ENGLEWOOD CLIFFS — The 20-acre Unilever campus is at the center of a battle between the local government and a developer, which is including the affordable-housing requirement in its latest proposal for the site.
Normandy Real Estate Partners, which owns the property and lost its bid to redevelop it in October, has filed a motion with the state Superior Court, requesting that the 20-acre site at 800 Sylvan Ave. be included in the borough’s inventory of developable land. It proposes building 30 residential units per acre to help satisfy the borough’s obligation to provide housing for low- and moderate-income residents.
"The availability and capacity of the 800 Sylvan property … are critical factors in the resolution of this issue," a brief supporting the motion says. "800 Sylvan is both uniquely affected by the resolution of that issue and uniquely qualified to address it in the present proceedings."
Borough officials have not taken kindly to the firm’s request.
Mayor Mario Kranjac said Englewood Cliffs, which is in the process of revising its vacant land analysis, will fight Normandy’s efforts to intervene.
"Normandy’s ‘new’ plan for 800 Sylvan is excessive and driven by profits at the expense of our borough, its residents, the environment and our view-shed, as it will destroy the environment and far exceed our 35-foot building height limitation," Kranjac wrote in a statement.
Normandy, operating as 800 Sylvan Avenue LLC, plans to set aside either 15 or 20 percent of the 600 units proposed for the site for affordable housing. The final number would depend on whether the building is all or partially composed of rental units.
In October, the borough’s Planning Board rejected the firm’s original proposal to subdivide the Unilever campus into two lots, renovate and expand existing buildings on the site and build two parking garages. The application required 16 variances and, the Planning Board said, did not "preserve the campus-like property envisioned by the Master Plan."
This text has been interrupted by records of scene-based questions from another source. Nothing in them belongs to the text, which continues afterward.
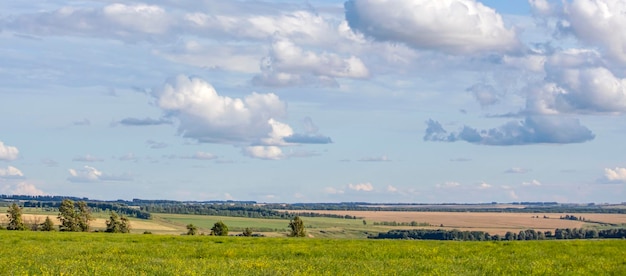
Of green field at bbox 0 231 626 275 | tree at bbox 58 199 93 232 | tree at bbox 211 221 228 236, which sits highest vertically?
tree at bbox 58 199 93 232

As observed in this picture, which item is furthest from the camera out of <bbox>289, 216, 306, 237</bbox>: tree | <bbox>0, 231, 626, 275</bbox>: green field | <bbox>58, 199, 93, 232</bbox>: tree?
<bbox>58, 199, 93, 232</bbox>: tree

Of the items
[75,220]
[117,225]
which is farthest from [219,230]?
[75,220]

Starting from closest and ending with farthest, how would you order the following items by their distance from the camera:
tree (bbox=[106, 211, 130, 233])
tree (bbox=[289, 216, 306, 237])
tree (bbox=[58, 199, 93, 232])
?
tree (bbox=[289, 216, 306, 237])
tree (bbox=[58, 199, 93, 232])
tree (bbox=[106, 211, 130, 233])

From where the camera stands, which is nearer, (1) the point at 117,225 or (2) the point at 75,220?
(1) the point at 117,225

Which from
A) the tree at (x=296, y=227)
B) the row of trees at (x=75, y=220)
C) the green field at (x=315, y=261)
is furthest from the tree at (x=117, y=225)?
the green field at (x=315, y=261)

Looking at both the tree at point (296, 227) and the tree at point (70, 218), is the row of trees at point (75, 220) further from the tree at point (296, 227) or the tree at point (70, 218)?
the tree at point (296, 227)

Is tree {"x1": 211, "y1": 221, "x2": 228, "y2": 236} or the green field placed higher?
tree {"x1": 211, "y1": 221, "x2": 228, "y2": 236}

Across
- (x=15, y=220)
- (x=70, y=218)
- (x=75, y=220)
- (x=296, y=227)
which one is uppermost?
(x=70, y=218)

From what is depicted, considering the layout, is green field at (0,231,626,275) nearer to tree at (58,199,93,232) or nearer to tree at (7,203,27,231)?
tree at (7,203,27,231)

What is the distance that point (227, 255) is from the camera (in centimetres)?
4009

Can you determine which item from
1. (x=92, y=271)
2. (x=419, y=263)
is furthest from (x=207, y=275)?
(x=419, y=263)

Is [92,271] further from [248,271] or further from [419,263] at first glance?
[419,263]

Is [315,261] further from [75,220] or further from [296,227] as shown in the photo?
[75,220]

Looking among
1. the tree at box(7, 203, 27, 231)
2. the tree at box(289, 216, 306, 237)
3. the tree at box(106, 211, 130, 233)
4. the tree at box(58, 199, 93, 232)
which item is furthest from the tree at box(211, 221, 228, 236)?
the tree at box(7, 203, 27, 231)
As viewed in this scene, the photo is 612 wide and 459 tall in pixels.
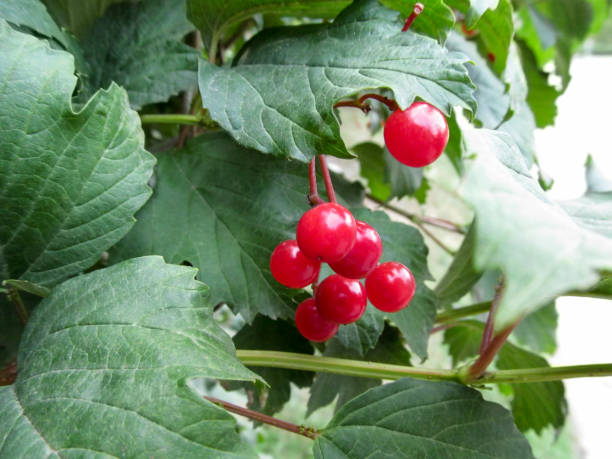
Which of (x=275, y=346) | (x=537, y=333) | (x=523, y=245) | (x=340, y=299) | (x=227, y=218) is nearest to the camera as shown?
(x=523, y=245)

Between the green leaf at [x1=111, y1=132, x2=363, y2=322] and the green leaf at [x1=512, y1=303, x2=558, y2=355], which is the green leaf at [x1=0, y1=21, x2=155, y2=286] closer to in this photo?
the green leaf at [x1=111, y1=132, x2=363, y2=322]

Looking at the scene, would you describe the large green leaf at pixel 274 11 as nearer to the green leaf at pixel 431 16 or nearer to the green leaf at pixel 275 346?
the green leaf at pixel 431 16

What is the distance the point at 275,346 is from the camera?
26.6 inches

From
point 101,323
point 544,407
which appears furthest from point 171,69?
point 544,407

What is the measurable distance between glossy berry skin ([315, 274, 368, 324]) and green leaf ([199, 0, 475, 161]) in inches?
5.0

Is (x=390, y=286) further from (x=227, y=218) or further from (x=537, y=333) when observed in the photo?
(x=537, y=333)

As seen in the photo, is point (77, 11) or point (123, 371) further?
point (77, 11)

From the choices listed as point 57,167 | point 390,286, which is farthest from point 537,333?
point 57,167

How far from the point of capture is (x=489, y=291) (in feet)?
3.50

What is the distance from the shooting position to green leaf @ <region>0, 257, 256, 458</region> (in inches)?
13.6

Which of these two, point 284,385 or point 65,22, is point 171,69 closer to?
point 65,22

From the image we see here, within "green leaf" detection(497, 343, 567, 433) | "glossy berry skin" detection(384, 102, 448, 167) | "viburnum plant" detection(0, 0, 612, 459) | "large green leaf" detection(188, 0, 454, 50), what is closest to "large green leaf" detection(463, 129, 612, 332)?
"viburnum plant" detection(0, 0, 612, 459)

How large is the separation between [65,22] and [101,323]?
494 mm

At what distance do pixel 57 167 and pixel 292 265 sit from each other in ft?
0.74
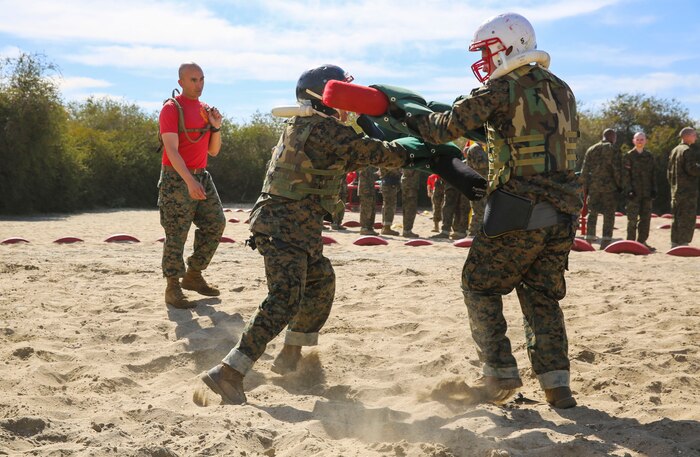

Normandy still proposes splitting the site, zoned as a Limited Business District, in two: The first 20-acre lot would provide the space for affordable housing, and a remaining 8-acre lot, where Unilever still leases offices, would be left alone.
The firm would need to demolish two interconnected industrial buildings on the 20-acre lot to make way for the residential units.
Anthony Campisi, a spokesman for the nonprofit Fair Share Housing Center, said the borough’s affordable-housing obligation stands at more than 600 units.
Englewood Cliffs submitted a fair share plan in 2015 that proposed a realistic development potential of nine units based on 7.2 acres of reported vacant land. A judge ordered a redo.
"It’s simply not acceptable and makes no sense," Campisi said of the number. "Englewood Cliffs at this point is moving exceedingly slowly to develop a plan to meet their fair housing obligations, and we go months and months without hearing from them. They have not been very committed to the process."
Kranjac said the borough is working diligently to develop an affordable-housing plan "at a reasonable location, in a reasonable time frame."
Campisi said developers who have sought intervention in such plans have had a mixed record of success. For some housing-strapped municipalities, an offer like Normandy’s can be hard to resist, he said.
"When there’s a developer who says, ‘I’m ready to go; I just need this zoning release,’ that becomes very attractive," Campisi said. "It becomes difficult for a municipality to say no to that."